I had one of those AEA packet controllers for the C-64, too. The PakRatt, wasn't it? That sure was a lot of fun. The Commodore 64 was THE ham radio computer back then - 73 Magazine used to be loaded with hardware projects and software for the 64.
It's too bad the packet bbs system died off back in the 90s. I really enjoyed that aspect of the hobby.
QRP CW and melting solder - my two favorite ham radio activities!
Love that smooth Ten-Tec QSK.
In Ham radio, everyone has a chance to do what they like best. For me it is HF voice.
73 de KJ6II
I think they used the PakRatt name on it, and that particular version was called, of course, the PK-64.
When I converted from the C-64 to a "real" PC, I picked up a PK232 (if I recall it was at the ARRL national convention the last time it was held in Portland, I had saved up some bonus money and popped for a lot of gear at that con).
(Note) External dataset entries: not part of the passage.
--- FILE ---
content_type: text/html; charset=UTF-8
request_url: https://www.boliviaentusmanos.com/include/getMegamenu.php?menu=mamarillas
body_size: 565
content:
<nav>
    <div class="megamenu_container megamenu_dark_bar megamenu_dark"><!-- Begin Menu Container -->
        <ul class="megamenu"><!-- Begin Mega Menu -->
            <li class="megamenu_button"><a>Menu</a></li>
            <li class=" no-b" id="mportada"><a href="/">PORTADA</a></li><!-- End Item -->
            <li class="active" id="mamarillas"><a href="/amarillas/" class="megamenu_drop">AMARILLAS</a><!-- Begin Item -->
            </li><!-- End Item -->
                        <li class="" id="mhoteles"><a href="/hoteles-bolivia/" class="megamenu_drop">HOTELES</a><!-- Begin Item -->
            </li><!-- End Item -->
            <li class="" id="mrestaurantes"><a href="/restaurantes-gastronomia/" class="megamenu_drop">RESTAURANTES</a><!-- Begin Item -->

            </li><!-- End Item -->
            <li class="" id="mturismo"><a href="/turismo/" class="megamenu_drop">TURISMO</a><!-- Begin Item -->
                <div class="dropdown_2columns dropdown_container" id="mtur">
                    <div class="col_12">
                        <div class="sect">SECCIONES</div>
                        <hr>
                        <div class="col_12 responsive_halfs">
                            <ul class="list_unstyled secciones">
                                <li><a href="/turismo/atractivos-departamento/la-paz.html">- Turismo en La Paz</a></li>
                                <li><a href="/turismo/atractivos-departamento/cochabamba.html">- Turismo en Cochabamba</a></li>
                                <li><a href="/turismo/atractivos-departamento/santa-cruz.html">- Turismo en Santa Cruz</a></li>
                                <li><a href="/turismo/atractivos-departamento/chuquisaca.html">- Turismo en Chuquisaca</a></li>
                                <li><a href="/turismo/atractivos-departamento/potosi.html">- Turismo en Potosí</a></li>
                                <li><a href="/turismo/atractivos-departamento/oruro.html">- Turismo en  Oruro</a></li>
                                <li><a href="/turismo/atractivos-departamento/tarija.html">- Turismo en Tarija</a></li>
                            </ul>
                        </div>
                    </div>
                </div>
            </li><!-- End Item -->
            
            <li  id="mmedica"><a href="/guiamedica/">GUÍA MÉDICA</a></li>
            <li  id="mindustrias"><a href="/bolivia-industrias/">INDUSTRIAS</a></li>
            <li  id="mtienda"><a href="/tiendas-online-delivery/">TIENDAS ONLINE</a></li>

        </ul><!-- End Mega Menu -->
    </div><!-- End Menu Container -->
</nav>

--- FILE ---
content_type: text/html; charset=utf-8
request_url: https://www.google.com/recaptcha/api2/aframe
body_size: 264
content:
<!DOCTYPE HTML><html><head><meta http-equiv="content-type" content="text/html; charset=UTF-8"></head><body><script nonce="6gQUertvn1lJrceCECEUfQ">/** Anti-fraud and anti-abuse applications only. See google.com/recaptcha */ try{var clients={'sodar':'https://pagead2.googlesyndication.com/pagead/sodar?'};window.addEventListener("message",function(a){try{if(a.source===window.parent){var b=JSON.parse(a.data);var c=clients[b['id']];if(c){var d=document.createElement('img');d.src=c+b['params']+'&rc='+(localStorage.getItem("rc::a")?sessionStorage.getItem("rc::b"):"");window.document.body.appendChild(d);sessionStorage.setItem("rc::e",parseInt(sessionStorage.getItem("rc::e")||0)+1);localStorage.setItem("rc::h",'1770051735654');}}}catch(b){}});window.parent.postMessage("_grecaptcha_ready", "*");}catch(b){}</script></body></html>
I still have that TNC and it still works fine. I like the multimode functions, it's fun to SWL with too, putting it in signal analysis mode and sweep through bands with unknown data signals and it would determine what it was and start decoding, very advanced for it's time.
It's too bad the packet bbs system died off...
Yup, I think the INTERNET did that in. I think it's still good preparedness for when TSHTF, and perhaps there are still enough operators ready I am not sure. I ran a very busy W0RLI mailbox here for a long time (after running MSYS for a couple years). Got to know Hank real well - he'd make a good FReeper and may even be one for all I know. The power behind the local user port was that PK232 and a Alinco DR1000T feeding a Mirage 160W brick amp into a Phelps-Dodge Stationmaster. Backbone access was on two separate 220 channels, one at 1200 and one at 9K6 via a KPC9612. Used the 220 version of the little MFJ DataRadio and it worked real well, that was after much experimentation with a pair of the little Tekk UHF radios that I could never get to hold their smoke (440 is just too tough around here with the hills and the weather, there is a small group of us who really like 220, a very underrated band, 440 gets too muddy too fast and success using it for high speed packet for hauls over about 20 miles has been nonexistent).
I pulled the plug on that BBS a couple years ago, though I have been toying with the idea of firing up a SNOS box and seeing what that's all about, Hank and his gang of cohorts in the Portland area are still going at it, and I still have all the gear.
The politics in packet radio could be tough, and I was into that sort of discussion hardcore - I had fans, if you want to call them that, all over the world, and our discussions via packet were much like we have on FR, the heated smokey backroom type - just a bit (well a lot) slower and without the pictures. Had some good relationships with folks around the world, even some Frenchmen, and the MIR cosmonauts, before and after the Soviet collapse.
Enough of all that though, might be starting to get the bug again. Maybe not a bad thing, it was a dream in my youth, and I think I was 20 when I got my novice ticket. Knew a few of the older guys in my club that started out with spark gap rigs, but they were already pushing 80 when I was 20 and I think they are all gone. Too bad, those were the guys that made this hobby, and I'm not sure what is going to happen in the future.
Thanks for adding me to the ping list, 73!